Taoiseach Enda Kenny has asked his senior Ministers to outline a range of measures that can be completed within one year, with recognition in Government that the lifespan of the Fine Gael-Independent administration may be short.
Mr Kenny has asked Cabinet Ministers to give him presentations on what they believe they can achieve within both the first 100 days and the first year of office.
Sources said Mr Kenny’s move has been informed by an acknowledgment that the lifespan of minority governments is generally shorter than the five-year terms that have characterised Irish governments over the past 20 years.
Mr Kenny’s spokesman said he will be undertaking a series of bilateral meetings with Ministers in the days ahead, and that the Taoiseach had already outlined a number of areas he wants tackled as the new Government takes office.
The minority Government deal agreed between Fine Gael and Fianna Fáil commits Micheál Martin's party to supporting three budgets, which would see it through to late 2018 at the earliest, but there is a fear among some in Fine Gael that it may fall sooner.

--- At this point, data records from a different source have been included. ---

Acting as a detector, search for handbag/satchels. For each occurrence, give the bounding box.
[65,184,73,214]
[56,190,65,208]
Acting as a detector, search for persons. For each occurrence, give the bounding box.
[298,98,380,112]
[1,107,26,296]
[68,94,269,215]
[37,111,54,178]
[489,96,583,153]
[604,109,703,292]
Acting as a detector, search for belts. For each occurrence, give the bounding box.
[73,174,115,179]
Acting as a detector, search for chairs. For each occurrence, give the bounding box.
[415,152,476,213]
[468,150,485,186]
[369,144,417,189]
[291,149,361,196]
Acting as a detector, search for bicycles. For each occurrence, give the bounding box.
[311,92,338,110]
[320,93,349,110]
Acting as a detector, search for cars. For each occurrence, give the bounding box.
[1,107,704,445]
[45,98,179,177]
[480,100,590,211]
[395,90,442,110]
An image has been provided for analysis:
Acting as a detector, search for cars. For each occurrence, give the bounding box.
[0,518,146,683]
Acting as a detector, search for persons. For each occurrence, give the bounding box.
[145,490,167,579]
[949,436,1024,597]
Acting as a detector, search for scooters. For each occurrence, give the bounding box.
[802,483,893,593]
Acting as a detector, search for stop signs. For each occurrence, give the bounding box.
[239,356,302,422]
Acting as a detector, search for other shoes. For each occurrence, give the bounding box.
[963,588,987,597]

“It’s anyone’s guess,” said one senior party figure of how long the Government could last. “I don’t think anyone wants an election this year so if it falls this year it’ll be an accident rather than a strategy.”

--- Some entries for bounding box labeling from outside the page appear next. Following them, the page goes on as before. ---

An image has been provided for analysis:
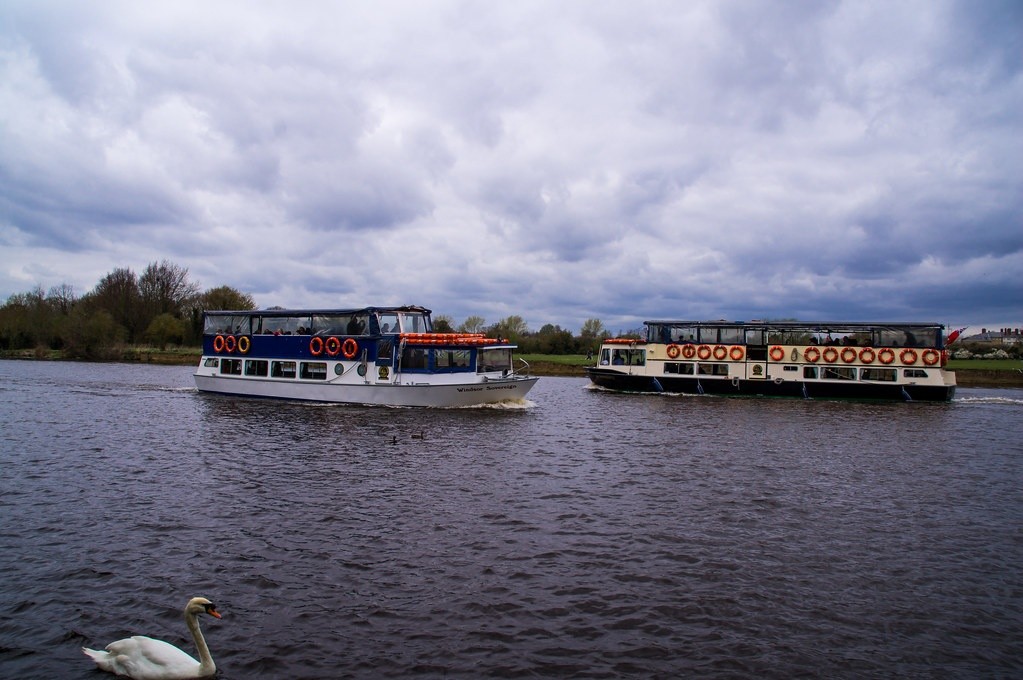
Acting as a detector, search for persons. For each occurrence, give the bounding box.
[687,335,696,342]
[614,349,642,365]
[214,313,400,336]
[678,336,686,342]
[586,347,593,360]
[808,329,927,347]
[221,359,308,379]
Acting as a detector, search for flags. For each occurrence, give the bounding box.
[947,326,968,346]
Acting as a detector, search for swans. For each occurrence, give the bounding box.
[81,597,223,680]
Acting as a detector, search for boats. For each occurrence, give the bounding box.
[192,305,541,410]
[581,317,958,407]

A Fine Gael Minister said it is important to set out what can be done in a shorter timeframe.
“We have to do as much as we can in a limited amount of time,” the Minister said. “We have to set priorities. But there is a settling-down period, there are a lot of people in jobs they never had any experience of.”
An Independent Minister predicted, however, that the Government would bed down when it returns after the summer recess.
It is currently planned that Mr Kenny will only meet with senior Ministers but sources said the meetings could be extended to Ministers of State as well.
The areas already identified by the Taoiseach included the preparation of an action plan for housing in the first 100 days, outlining a reformed budgetary process, establishing a taskforce on mobile coverage and broadband coverage for rural areas, reactivating the National Treatment Purchase Fund to reduce waiting lists and the preparation of a new winter accident and emergency plan.
Another such measure to be dealt with within the first 100 days is engaging with the education sector on after-school childcare arrangements, which was flagged by Minister for Education Richard Bruton earlier this week.